What the task requires:
Rewrite the items below as a numbered list, skipping any blank lines. Leave the pictures out.
***** Dataset excerpts *****
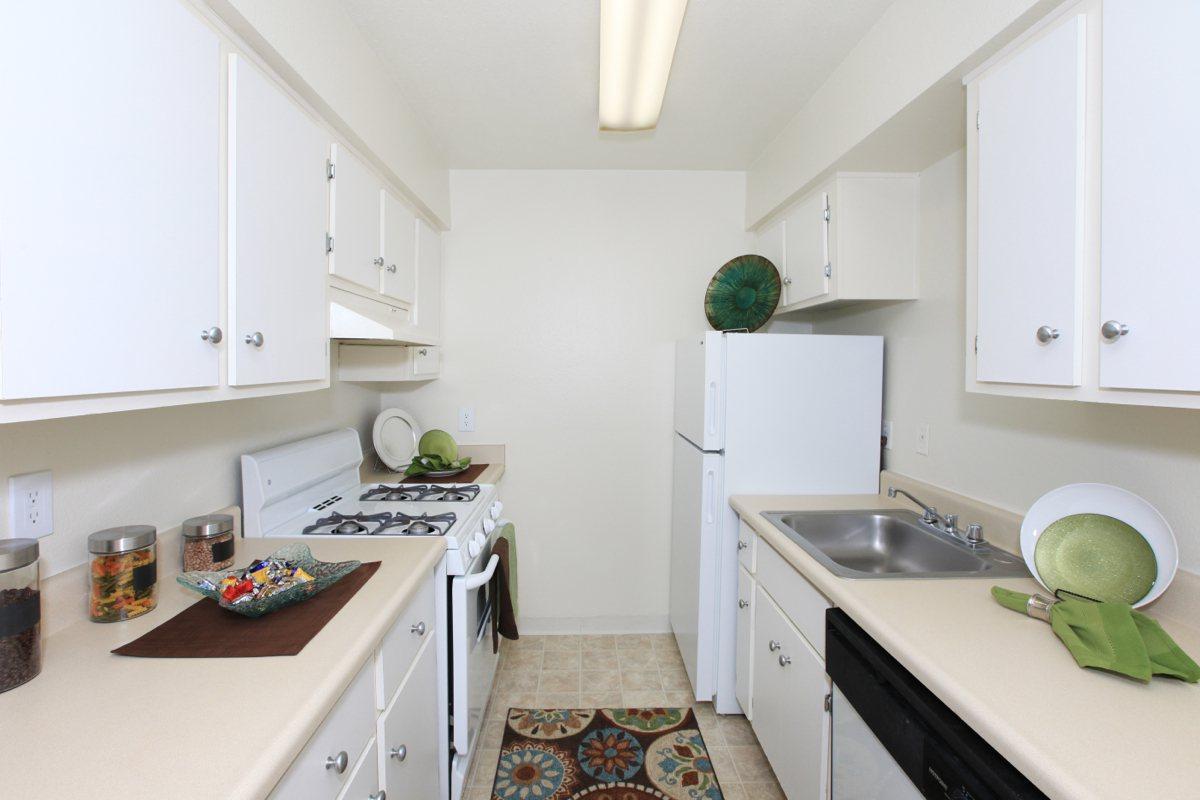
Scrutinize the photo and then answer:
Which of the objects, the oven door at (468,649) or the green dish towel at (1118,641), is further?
the oven door at (468,649)

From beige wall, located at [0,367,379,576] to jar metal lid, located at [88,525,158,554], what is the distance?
0.29 feet

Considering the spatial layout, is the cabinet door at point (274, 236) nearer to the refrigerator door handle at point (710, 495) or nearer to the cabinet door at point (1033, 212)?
the refrigerator door handle at point (710, 495)

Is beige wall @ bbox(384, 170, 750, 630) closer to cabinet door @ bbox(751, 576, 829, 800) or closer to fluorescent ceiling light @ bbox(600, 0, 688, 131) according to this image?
fluorescent ceiling light @ bbox(600, 0, 688, 131)

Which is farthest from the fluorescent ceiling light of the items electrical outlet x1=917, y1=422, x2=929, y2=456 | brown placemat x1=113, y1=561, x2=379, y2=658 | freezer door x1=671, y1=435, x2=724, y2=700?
brown placemat x1=113, y1=561, x2=379, y2=658

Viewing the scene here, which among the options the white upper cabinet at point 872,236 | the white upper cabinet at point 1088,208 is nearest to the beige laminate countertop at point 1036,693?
the white upper cabinet at point 1088,208

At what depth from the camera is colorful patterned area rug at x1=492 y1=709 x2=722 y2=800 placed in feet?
5.91

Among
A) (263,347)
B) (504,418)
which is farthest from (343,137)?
(504,418)

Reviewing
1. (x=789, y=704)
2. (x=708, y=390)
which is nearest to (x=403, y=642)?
(x=789, y=704)

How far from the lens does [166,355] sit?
941 millimetres

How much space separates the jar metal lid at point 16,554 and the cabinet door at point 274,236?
16.2 inches

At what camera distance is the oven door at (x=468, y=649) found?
5.35 feet

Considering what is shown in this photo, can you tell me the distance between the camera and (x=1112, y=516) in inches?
46.6

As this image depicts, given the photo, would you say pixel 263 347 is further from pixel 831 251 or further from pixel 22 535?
pixel 831 251

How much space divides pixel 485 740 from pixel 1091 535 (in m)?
2.03
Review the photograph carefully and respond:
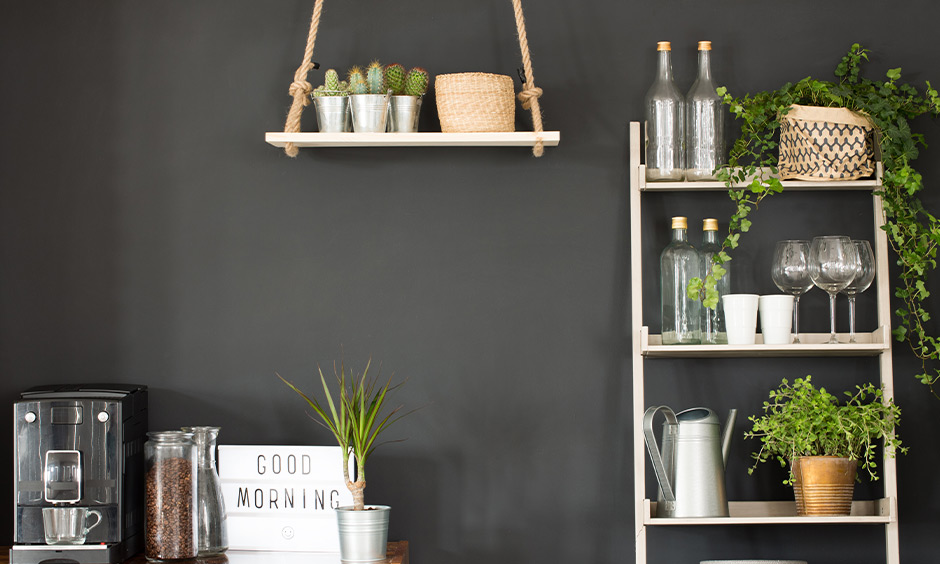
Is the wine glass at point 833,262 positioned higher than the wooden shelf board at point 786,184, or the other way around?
the wooden shelf board at point 786,184

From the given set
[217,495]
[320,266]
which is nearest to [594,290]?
[320,266]

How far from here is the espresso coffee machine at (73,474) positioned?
215 cm

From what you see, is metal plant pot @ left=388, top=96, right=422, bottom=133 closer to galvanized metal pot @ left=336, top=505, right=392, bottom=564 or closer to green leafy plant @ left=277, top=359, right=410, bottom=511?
green leafy plant @ left=277, top=359, right=410, bottom=511

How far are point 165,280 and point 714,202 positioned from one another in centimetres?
146

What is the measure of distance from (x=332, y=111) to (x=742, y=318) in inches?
44.4

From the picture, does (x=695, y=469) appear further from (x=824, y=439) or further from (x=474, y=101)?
(x=474, y=101)

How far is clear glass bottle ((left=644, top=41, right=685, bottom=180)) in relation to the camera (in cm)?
236

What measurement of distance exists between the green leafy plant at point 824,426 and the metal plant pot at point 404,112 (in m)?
1.11

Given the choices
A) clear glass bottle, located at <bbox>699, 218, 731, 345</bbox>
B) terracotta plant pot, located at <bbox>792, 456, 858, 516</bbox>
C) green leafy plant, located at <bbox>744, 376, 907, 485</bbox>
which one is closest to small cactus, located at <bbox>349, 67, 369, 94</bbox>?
clear glass bottle, located at <bbox>699, 218, 731, 345</bbox>

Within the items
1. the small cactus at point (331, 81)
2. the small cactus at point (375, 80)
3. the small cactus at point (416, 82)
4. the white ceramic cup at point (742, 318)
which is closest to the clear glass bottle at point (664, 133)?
the white ceramic cup at point (742, 318)

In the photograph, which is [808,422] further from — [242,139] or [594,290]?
[242,139]

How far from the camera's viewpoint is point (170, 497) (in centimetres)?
219

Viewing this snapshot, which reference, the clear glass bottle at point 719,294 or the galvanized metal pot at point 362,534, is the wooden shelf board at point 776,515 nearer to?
the clear glass bottle at point 719,294

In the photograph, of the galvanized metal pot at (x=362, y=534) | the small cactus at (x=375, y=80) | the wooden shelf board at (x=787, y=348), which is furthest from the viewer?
the small cactus at (x=375, y=80)
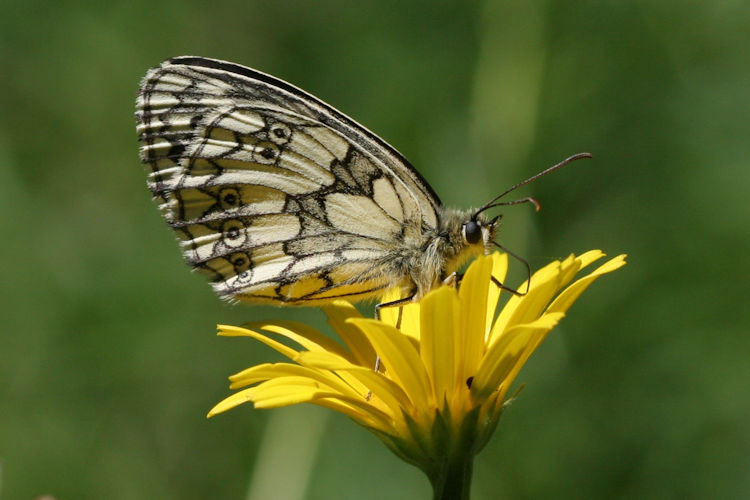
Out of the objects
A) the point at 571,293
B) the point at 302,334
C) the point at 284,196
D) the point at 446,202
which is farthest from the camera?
the point at 446,202

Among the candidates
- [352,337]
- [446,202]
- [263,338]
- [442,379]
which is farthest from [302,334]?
[446,202]

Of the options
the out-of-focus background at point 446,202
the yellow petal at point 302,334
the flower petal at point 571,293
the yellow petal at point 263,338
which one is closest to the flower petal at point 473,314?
the flower petal at point 571,293

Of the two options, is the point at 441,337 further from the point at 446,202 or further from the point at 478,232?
the point at 446,202

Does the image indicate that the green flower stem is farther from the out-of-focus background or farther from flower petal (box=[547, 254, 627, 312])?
the out-of-focus background

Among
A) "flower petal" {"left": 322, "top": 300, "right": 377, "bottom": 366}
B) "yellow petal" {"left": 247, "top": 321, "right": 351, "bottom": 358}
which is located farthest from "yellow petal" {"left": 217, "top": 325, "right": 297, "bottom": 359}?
"flower petal" {"left": 322, "top": 300, "right": 377, "bottom": 366}

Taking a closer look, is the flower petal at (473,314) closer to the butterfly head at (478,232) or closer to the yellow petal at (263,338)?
the yellow petal at (263,338)

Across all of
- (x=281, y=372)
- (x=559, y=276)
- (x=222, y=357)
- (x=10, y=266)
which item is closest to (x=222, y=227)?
(x=281, y=372)

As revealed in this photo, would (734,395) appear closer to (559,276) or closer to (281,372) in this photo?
(559,276)
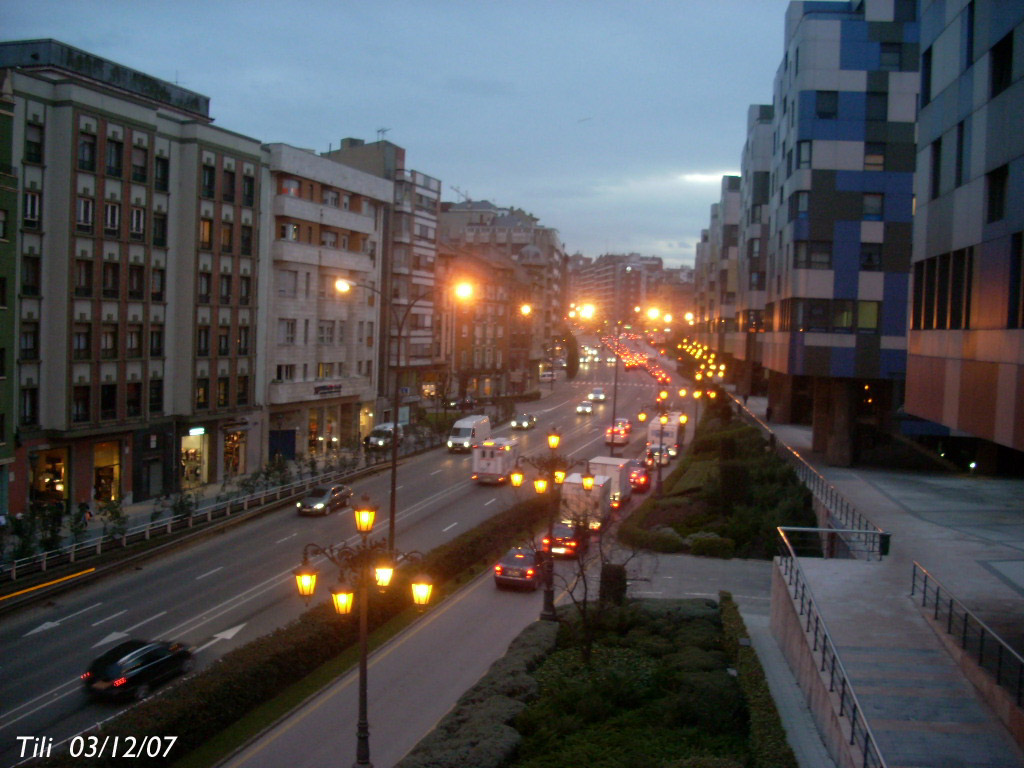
*****
Written reply:
1. Scrutinize the photo and then answer:
2. Which of the objects, the oven door at (468,649) or the green dish towel at (1118,641), is further?
3. the oven door at (468,649)
4. From beige wall, located at [0,367,379,576] to jar metal lid, located at [88,525,158,554], what is the distance?
5. 0.29 feet
6. Considering the spatial layout, is the cabinet door at point (274, 236) nearer to the refrigerator door handle at point (710, 495) or nearer to the cabinet door at point (1033, 212)?
7. the refrigerator door handle at point (710, 495)
8. Is beige wall @ bbox(384, 170, 750, 630) closer to cabinet door @ bbox(751, 576, 829, 800) or closer to fluorescent ceiling light @ bbox(600, 0, 688, 131) according to this image?
9. fluorescent ceiling light @ bbox(600, 0, 688, 131)
10. Which is farthest from the fluorescent ceiling light of the items electrical outlet x1=917, y1=422, x2=929, y2=456 | brown placemat x1=113, y1=561, x2=379, y2=658 | freezer door x1=671, y1=435, x2=724, y2=700?
11. brown placemat x1=113, y1=561, x2=379, y2=658
12. Viewing the scene here, which among the options the white upper cabinet at point 872,236 | the white upper cabinet at point 1088,208 is nearest to the beige laminate countertop at point 1036,693?
13. the white upper cabinet at point 1088,208
14. At what depth from the camera is colorful patterned area rug at x1=492 y1=709 x2=722 y2=800 placed in feet?
15. 5.91
16. Among
17. A) (263,347)
18. B) (504,418)
19. which is farthest from (343,137)?
20. (504,418)
21. Reviewing
22. 1. (x=789, y=704)
23. 2. (x=708, y=390)
24. which is nearest to (x=403, y=642)?
25. (x=789, y=704)
26. How far from the lens does [166,355] sit?
27. 941 millimetres
28. How much space separates the jar metal lid at point 16,554 and the cabinet door at point 274,236?
29. 16.2 inches
30. At what camera distance is the oven door at (x=468, y=649) found?
31. 5.35 feet
32. Considering what is shown in this photo, can you tell me the distance between the camera and (x=1112, y=516) in inches?
33. 46.6
34. As this image depicts, given the photo, would you say pixel 263 347 is further from pixel 831 251 or further from pixel 22 535?
35. pixel 831 251
36. How much space divides pixel 485 740 from pixel 1091 535 (in m)?
37. 2.03
38. Review the photograph carefully and respond:
39. Is the wine glass at point 833,262 positioned higher than the wooden shelf board at point 786,184, or the other way around?
40. the wooden shelf board at point 786,184
41. From the given set
42. [217,495]
43. [320,266]
44. which is nearest to [594,290]?
45. [320,266]
46. How far from here is the espresso coffee machine at (73,474) positioned?
47. 215 cm
48. From what you see, is metal plant pot @ left=388, top=96, right=422, bottom=133 closer to galvanized metal pot @ left=336, top=505, right=392, bottom=564 or closer to green leafy plant @ left=277, top=359, right=410, bottom=511?
49. green leafy plant @ left=277, top=359, right=410, bottom=511
50. How far are point 165,280 and point 714,202 positioned from one another in centimetres?
51. 146
52. What is the measure of distance from (x=332, y=111) to (x=742, y=318) in inches?
53. 44.4
54. From the picture, does (x=695, y=469) appear further from (x=824, y=439) or further from (x=474, y=101)?
55. (x=474, y=101)
56. How far is clear glass bottle ((left=644, top=41, right=685, bottom=180)) in relation to the camera (in cm)?
57. 236
58. What measurement of distance exists between the green leafy plant at point 824,426 and the metal plant pot at point 404,112 (in m)?
59. 1.11
60. Given the choices
61. A) clear glass bottle, located at <bbox>699, 218, 731, 345</bbox>
62. B) terracotta plant pot, located at <bbox>792, 456, 858, 516</bbox>
63. C) green leafy plant, located at <bbox>744, 376, 907, 485</bbox>
64. which one is closest to small cactus, located at <bbox>349, 67, 369, 94</bbox>?
65. clear glass bottle, located at <bbox>699, 218, 731, 345</bbox>
66. Within the items
67. 1. the small cactus at point (331, 81)
68. 2. the small cactus at point (375, 80)
69. 3. the small cactus at point (416, 82)
70. 4. the white ceramic cup at point (742, 318)
71. which is closest to the clear glass bottle at point (664, 133)?
72. the white ceramic cup at point (742, 318)
73. In the photograph, which is [808,422] further from — [242,139] or [594,290]?
74. [242,139]
75. How far from the camera's viewpoint is point (170, 497) (in centimetres)?
76. 219
77. Viewing this snapshot, which reference, the clear glass bottle at point 719,294 or the galvanized metal pot at point 362,534, is the wooden shelf board at point 776,515 nearer to?
78. the clear glass bottle at point 719,294
79. In the photograph, of the galvanized metal pot at (x=362, y=534) | the small cactus at (x=375, y=80) | the wooden shelf board at (x=787, y=348), which is furthest from the viewer?
80. the small cactus at (x=375, y=80)
81. Out of the objects
82. A) the point at 571,293
83. B) the point at 302,334
84. C) the point at 284,196
85. D) the point at 446,202
86. which is farthest from the camera?
87. the point at 446,202
88. Among the candidates
89. - [352,337]
90. - [446,202]
91. - [263,338]
92. - [442,379]
93. which is farthest from [302,334]?
94. [446,202]
95. Of the options
96. the out-of-focus background at point 446,202
97. the yellow petal at point 302,334
98. the flower petal at point 571,293
99. the yellow petal at point 263,338
100. which one is closest to the flower petal at point 473,314?
101. the flower petal at point 571,293
102. Of the two options, is the point at 441,337 further from the point at 446,202 or further from the point at 478,232?
103. the point at 446,202
104. Does the image indicate that the green flower stem is farther from the out-of-focus background or farther from flower petal (box=[547, 254, 627, 312])?
105. the out-of-focus background
106. Among
107. A) "flower petal" {"left": 322, "top": 300, "right": 377, "bottom": 366}
108. B) "yellow petal" {"left": 247, "top": 321, "right": 351, "bottom": 358}
109. which is located farthest from "yellow petal" {"left": 217, "top": 325, "right": 297, "bottom": 359}?
110. "flower petal" {"left": 322, "top": 300, "right": 377, "bottom": 366}
111. Taking a closer look, is the flower petal at (473,314) closer to the butterfly head at (478,232) or closer to the yellow petal at (263,338)?
112. the yellow petal at (263,338)
113. Across all of
114. - (x=281, y=372)
115. - (x=559, y=276)
116. - (x=222, y=357)
117. - (x=10, y=266)
118. which item is closest to (x=222, y=227)?
119. (x=281, y=372)
120. As revealed in this photo, would (734,395) appear closer to (559,276) or closer to (281,372) in this photo?
121. (559,276)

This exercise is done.